Termination case.  In the Trellys project (particularly “Iowa Trellys”), we have made use of the ability to case split on whether or not a term terminates under the call-by-value operational semantics of the language.  One great use for this feature is to provide simpler theorems about functions which have not been proven total (either because they are truly partial, or because we just decide not to invest our verification effort to do so).  For example, in Iowa Trellys, quantifiers range over terms of the stated type, not values.  To prove a theorem like

\forall x.\, x+0 = x

(assuming plus recurses on its first argument, so the theorem is not immediate) it is thus very handy to be able to case split on whether or not x has a value.  If it does not, then both sides of the equation diverge and are hence equal (since we equate all diverging terms).  If x does have a value, then we can do induction on it to prove the theorem in a standard way.

Similar examples arise even if the quantifiers of the language range only over values.  Suppose we have defined a tail-recursive reverse-map function (our implementation’s notation is not this nice :-( ):


rev_map f [] l' = l'
rev_map f (x:l) l' = rev_map f l (f x : l')

Suppose we want to prove the following basic theorem about this function:


forall f, l1, l2, l' . rev_map f (l1 ++ l2) l' = rev_map f l2 (rev_map f l1 l')

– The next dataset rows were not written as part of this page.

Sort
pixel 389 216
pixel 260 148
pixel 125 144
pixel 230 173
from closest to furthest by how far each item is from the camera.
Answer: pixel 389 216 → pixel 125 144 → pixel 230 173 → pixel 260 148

The proof is by induction on l1.  In the inductive case, where l1 is x:l1′ (say), we need to instantiate the induction hypothesis with f, l1′, l2, and f x: l’.  But the latter is not known to terminate, and in general might not, since f x might very well diverge.  Of course we could choose to prove the theorem only for total functions f, but that is strictly weaker than what we could hope to achieve: the theorem is also true if f is partial.  For if f x diverges, then so will both sides of the above equation.  With termination case, one can prove desirable theorems about higher-order functions in a general-recursive setting, where a purely constructive approach would only support strictly weaker theorems.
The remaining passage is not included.